The career criminal suspected of shooting an off-duty NYPD cop during a botched robbery will be charged with attempted murder, police officials said Tuesday, with the charges being upgraded if the gravely injured officer is pronounced dead.
Randy “Popper” Jones, 38, was taken back to Brooklyn on Monday after police tracked him down at a Rockland County hotel.
“He fled, but he couldn’t escape our reach,” NYPD Commissioner Keechant Sewell said at a press conference. “In less than 46 hours, he was handcuffed by an NYPD detective assigned to the US Marshals Regional Fugitive Task Force.
“The victim, in this case, is an NYPD officer,” Sewell said. “But we will relentlessly pursue anyone who carries in firearms or shoots someone in this city.”
Meanwhile, the critically injured officer, married father of two Adeed Fayaz, 26, remained on life support at Brookdale Hospital after being shot Saturday evening after responding to a Facebook Marketplace ad for a car in East New York with his brother-in-law.
His family gathered at the hospital on Tuesday as the cop clung to life, while other members of New York’s Finest consoled relatives and stood guard.
Police sources said doctors would be checking again for brain activity and that the officer could be taken off life support as early as Tuesday.
At a press conference, NYPD Chief of Detectives James Essig announced the expected charges against Jones, describing how the suspected cop shooter ambushed Fayaz and his brother-in-law after the two showed up to buy a Honda Pilot he was allegedly selling for $24,000 on Facebook.
“[Jones] then jokingly asked, ‘Are you guys carrying a gun?'” “Both men said no,” Essig told reporters Tuesday morning.
“At this time on perpetrator grabs [Fayaz] in a headlock, points the gun at his head and demands the money,” Essig said.
“Our officer states he doesn’t have the money, at which time the perpetrator points the firearm at the brother-in-law,” Essig said. “Police Officer Fayaz is able to break free at which time the male fired, striking him in the head. The officer’s brother-in-law removes the firearm from our officer’s hip and returns fire at least six times.
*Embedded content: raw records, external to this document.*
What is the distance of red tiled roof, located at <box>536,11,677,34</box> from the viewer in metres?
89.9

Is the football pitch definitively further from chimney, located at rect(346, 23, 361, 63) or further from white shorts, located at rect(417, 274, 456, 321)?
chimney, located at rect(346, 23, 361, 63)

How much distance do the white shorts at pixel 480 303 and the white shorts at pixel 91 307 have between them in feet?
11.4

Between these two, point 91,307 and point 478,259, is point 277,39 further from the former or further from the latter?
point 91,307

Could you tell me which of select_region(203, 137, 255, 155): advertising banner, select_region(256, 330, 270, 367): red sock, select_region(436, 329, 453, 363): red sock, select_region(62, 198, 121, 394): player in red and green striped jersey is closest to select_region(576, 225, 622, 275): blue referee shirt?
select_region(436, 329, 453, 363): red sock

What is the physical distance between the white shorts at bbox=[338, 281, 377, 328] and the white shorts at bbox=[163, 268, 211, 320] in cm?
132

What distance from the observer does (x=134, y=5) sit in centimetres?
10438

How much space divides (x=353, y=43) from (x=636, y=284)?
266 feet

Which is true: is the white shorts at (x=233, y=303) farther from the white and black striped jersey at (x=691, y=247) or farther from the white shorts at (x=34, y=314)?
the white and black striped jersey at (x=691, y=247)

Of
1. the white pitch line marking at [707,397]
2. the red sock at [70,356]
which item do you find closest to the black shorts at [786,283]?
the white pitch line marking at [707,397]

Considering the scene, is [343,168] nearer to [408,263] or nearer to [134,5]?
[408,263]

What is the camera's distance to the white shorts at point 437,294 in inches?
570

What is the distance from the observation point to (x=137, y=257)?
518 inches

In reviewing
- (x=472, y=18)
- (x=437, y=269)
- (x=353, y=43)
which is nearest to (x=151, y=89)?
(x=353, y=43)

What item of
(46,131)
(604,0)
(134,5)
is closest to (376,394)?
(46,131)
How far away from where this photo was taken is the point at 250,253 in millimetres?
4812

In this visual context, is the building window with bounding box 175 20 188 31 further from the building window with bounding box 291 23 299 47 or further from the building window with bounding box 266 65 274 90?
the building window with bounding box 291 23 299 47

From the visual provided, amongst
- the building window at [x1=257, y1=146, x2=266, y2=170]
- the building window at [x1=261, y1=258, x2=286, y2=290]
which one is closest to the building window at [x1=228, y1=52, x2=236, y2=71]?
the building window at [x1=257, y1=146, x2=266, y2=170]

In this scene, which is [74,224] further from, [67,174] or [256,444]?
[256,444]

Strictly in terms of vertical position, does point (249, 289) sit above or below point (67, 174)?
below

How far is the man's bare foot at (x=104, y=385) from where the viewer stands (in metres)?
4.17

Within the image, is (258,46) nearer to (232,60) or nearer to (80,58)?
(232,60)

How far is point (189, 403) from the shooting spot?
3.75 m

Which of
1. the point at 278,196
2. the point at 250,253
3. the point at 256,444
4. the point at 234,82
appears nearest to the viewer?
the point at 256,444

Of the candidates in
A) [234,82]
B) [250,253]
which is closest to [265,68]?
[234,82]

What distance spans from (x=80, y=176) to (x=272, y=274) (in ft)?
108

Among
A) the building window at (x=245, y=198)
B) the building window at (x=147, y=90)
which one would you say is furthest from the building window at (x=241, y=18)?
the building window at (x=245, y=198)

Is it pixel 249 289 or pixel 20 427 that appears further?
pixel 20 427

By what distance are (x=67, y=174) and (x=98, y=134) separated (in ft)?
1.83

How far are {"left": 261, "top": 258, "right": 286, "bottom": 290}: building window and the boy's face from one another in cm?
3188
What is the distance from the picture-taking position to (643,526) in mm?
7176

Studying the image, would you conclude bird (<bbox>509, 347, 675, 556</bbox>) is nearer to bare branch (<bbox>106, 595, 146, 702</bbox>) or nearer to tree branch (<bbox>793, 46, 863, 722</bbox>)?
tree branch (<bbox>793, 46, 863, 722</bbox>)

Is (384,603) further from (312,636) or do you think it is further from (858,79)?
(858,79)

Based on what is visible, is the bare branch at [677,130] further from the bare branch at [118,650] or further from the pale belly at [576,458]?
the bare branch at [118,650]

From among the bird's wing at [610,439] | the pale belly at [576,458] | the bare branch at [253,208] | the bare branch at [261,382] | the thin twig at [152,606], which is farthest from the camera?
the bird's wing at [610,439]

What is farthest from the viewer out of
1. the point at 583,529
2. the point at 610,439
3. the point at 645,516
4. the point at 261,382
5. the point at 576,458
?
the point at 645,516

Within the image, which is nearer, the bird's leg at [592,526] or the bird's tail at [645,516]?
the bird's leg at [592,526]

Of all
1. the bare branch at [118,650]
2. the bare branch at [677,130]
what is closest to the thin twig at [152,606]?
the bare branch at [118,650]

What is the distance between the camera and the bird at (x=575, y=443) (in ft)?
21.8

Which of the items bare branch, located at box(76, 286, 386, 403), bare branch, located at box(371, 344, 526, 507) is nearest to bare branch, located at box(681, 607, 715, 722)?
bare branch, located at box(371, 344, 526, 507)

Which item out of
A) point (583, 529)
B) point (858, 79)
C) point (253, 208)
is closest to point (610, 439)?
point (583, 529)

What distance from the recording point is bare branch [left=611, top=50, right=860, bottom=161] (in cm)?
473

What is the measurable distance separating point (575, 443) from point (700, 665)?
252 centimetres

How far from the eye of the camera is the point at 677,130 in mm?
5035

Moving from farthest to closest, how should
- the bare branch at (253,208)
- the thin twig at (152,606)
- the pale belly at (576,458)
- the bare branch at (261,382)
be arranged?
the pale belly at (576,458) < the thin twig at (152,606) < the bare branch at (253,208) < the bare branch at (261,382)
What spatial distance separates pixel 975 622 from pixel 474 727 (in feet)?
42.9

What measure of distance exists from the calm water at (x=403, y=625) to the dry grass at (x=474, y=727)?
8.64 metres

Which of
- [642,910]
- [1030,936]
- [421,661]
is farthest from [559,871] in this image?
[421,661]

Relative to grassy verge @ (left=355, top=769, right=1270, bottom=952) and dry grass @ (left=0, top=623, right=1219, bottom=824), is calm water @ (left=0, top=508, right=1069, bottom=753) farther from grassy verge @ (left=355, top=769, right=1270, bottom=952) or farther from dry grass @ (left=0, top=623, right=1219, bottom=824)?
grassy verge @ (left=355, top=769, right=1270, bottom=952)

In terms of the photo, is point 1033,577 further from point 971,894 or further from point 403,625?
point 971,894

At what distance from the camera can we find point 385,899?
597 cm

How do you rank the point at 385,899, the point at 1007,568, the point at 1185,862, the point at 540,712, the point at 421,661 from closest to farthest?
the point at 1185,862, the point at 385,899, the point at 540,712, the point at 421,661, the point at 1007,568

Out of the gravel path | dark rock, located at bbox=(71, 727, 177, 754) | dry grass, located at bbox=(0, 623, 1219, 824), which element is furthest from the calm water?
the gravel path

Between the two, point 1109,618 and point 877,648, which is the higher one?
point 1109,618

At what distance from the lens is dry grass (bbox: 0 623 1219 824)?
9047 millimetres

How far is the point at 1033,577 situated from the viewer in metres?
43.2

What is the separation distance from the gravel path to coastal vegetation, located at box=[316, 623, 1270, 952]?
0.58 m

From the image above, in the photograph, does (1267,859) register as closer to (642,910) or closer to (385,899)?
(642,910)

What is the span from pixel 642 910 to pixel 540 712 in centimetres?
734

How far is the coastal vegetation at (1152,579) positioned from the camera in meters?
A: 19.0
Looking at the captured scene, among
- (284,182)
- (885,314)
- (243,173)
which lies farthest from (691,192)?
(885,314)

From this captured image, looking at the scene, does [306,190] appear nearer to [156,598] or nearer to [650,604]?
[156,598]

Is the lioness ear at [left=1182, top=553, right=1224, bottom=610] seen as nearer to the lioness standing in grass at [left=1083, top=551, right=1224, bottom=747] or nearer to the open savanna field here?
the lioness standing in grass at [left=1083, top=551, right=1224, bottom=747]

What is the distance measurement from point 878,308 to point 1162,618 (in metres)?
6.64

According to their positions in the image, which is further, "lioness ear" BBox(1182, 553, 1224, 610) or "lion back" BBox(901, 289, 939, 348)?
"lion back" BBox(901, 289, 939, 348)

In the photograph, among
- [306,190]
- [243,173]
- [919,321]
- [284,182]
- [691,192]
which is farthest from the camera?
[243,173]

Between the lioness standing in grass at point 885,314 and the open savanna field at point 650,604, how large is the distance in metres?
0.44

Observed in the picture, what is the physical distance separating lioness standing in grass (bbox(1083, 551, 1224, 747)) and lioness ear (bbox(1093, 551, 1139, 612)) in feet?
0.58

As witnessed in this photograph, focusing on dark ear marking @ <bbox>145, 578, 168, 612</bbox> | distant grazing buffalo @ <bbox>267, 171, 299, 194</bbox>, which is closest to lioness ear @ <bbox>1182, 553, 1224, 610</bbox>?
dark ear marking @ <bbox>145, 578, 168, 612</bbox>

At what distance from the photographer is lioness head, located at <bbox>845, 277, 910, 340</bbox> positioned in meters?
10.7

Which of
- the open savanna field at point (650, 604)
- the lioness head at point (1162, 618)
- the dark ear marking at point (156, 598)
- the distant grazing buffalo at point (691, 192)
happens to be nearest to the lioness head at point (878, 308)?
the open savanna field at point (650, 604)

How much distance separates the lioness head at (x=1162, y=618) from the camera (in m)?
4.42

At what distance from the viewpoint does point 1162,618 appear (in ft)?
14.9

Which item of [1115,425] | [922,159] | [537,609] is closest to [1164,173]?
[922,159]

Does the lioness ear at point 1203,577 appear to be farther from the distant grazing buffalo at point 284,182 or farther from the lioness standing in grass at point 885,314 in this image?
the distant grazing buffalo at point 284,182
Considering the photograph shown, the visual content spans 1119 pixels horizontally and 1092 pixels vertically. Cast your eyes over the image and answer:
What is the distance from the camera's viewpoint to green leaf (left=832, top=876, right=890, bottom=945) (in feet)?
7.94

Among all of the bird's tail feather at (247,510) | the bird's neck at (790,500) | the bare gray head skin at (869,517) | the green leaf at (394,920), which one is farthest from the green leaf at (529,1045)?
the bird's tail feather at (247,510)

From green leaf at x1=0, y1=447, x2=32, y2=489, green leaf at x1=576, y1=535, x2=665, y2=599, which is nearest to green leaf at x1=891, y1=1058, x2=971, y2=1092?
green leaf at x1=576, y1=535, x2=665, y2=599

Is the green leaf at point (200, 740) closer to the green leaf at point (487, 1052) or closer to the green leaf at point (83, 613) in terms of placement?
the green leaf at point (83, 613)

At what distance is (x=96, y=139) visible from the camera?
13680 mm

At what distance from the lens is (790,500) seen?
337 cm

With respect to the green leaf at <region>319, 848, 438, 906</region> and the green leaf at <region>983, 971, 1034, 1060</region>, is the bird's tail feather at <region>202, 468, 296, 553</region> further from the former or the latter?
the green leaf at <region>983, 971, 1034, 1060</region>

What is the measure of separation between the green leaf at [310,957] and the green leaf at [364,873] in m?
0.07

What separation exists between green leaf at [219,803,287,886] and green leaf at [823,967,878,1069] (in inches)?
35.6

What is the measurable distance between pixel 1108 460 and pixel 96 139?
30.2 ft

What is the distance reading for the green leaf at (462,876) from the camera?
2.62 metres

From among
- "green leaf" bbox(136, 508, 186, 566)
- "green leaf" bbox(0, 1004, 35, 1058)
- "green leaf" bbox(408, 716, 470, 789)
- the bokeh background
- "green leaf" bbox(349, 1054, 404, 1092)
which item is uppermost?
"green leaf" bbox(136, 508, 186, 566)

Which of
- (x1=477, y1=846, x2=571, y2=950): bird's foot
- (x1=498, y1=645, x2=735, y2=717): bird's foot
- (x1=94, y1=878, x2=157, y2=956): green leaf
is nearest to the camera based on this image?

“Our perpetrator jumps into the driver’s seat of a black auto and speeds off.”
Police found the black BMW SUV that Jones allegedly fled in — and which sources said is registered in his mother’s name — at 129th Street and Park Avenue.
Essig said Jones was with his girlfriend when he was tracked down to the Nanuet hotel — and taken into custody using Fayaz’s handcuffs, Essig confirmed.
Jones has tattoos of a vine and a rose on his neck, praying hands on a Bible on his arm, and inscribed on his arm are the words, “If you stand for everything, you’ll stand forever.”
Essig said his criminal record includes a 2014 domestic bust for strangulation, and sources said he was being sought on a 2019 warrant for driving without a license.
His rap sheet lists 22 busts, including for grand larceny, harassment and strangulation, sources previously told The Post.
Crime scene cops on Tuesday scoured the Harlem apartment where Jones lived with his girlfriend and the couple’s four children, looking for evidence, building residents said.
The couple’s dog had to be removed in a cage so that police could get inside.
“Detectives said they’d get the miscreant who shot our brother officer — and now he needs to spend the rest of his cowardly life in a jail cell,” Paul DiGiacomo, president of the NYPD Detectives Endowment Association, said in a statement Tuesday.
“There was nowhere this vicious criminal could hide as his world closed in on him due to every detective tirelessly working this investigation,” he said. “There will be justice.”
NYPD Police Benevolent Association president Patrick Lynch, in a statement Tuesday, credited cops with “painstakingly piecing this case together.
“Now is the time for the justice system to step up and deliver consequences,” Lynch said. “It needs to send a message to anyone else who would attack police officers or innocent New Yorkers. Too many victims have already been let down by the system.
“It cannot let down our brother and his family.”